Among all the dozens of stigmatists who have been declared saint or blessed, the stigmata of scourging appears to be the rarest of the stigmatic injuries.
St. Colette of Corbie (1381-1447) is principally remembered as one of the most important influences of the Poor Clares, as she established many new convents and reformed existing ones. But she also had a tremendous devotion to the passion of Christ, and would commonly go into ecstasies focused on it. During one such ecstasy, Colette’s “face swelled up as if it had been struck with many blows, seeming only to be of skin and bone. Her nose seemed all beaten out of shape. When she had ended her meditation, her face, as the sisters beheld her, resumed its former natural appearance. The swelling went away, and her nose took its old shape. It is plain S. Colette bore in her countenance the marks of the evil treatment our Lord received from the soldiers and his executioners.”
Anna Maria Gallo, who took the religious name of Sr. Mary Frances of the Five Wounds (1715-1791) when she became a Third Order Franciscan, was graced with the five main wounds of the stigmata. Before she received the stigmata, she mystically experienced the physical passion of Jesus on successive Fridays leading up to Good Friday. On the first Friday, she underwent the agony of Jesus in the garden and, on the following Friday, the suffering of scourging.
Bl. Anne Catherine Emmerich (1774-1824) suffered a wide array of stigmatic wounds, including the five main wounds. Three years before her death, she also suffered the wounds of scourging. Her biographer, Clemens Brentano, who was an eyewitness to her stigmata, writes, “On Friday, the 30th of March, at ten o’clock in the morning, she sank down senseless. Her face and bosom were bathed in blood, and her body appeared covered with bruises like what the blows of a whip would have inflicted.”

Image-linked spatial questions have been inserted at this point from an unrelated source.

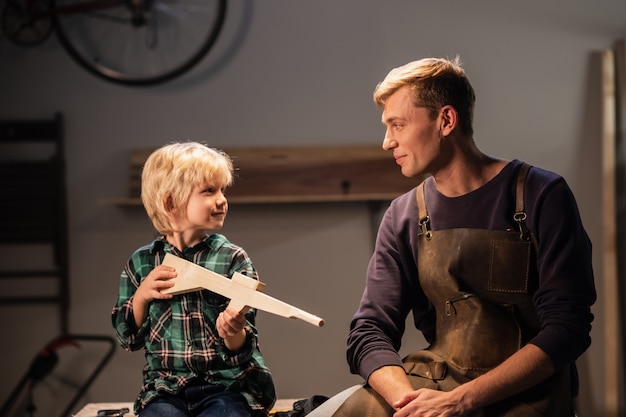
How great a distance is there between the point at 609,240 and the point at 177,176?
270 cm

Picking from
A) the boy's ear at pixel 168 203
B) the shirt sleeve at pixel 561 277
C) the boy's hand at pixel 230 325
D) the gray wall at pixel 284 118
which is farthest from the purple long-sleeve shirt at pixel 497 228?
the gray wall at pixel 284 118

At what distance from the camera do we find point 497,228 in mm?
2047

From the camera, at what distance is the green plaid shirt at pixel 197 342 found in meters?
2.14

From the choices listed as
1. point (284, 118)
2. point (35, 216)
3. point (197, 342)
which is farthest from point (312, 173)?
point (197, 342)

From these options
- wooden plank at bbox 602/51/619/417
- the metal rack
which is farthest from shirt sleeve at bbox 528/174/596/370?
the metal rack

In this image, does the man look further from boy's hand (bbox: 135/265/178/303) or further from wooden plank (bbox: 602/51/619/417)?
wooden plank (bbox: 602/51/619/417)

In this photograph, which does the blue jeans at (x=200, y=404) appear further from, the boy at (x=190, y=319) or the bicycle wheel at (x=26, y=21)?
the bicycle wheel at (x=26, y=21)

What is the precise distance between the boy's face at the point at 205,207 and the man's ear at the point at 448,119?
629mm

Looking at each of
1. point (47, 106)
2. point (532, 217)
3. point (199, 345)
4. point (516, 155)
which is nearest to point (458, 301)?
point (532, 217)

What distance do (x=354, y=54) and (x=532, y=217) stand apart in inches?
89.1

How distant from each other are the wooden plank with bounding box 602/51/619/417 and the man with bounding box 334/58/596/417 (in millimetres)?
2115

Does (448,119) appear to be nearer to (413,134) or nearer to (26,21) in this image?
(413,134)

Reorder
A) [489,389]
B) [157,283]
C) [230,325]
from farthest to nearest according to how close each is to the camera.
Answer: [157,283]
[230,325]
[489,389]

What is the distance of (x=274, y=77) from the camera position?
411cm
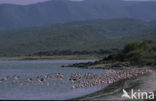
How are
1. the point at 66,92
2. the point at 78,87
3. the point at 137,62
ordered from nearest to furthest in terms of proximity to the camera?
the point at 66,92 → the point at 78,87 → the point at 137,62

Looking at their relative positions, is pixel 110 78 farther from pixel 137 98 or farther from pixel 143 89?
pixel 137 98

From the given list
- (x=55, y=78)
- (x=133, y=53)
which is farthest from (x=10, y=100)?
(x=133, y=53)

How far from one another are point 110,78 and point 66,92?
9388 mm

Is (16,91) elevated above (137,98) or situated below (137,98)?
below

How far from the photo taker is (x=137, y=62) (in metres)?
75.4

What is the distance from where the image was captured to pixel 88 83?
47250 millimetres

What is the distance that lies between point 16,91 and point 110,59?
141 ft

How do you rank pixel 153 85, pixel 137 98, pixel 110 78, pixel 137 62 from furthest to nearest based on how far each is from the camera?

St. Gemma Galgani (1878-1903), who suffered the five main wounds, also experienced the wounds of scourging on at least four occasions during the Fridays of March 1901. These incidents were witnessed by others, and were progressively worse. The fourth Friday was the most dramatic. She had “wounds everywhere, that must have been nearly half an inch deep.” Nevertheless, some of her wounds vanished almost immediately afterward, and within three days, all her wounds had healed without a trace.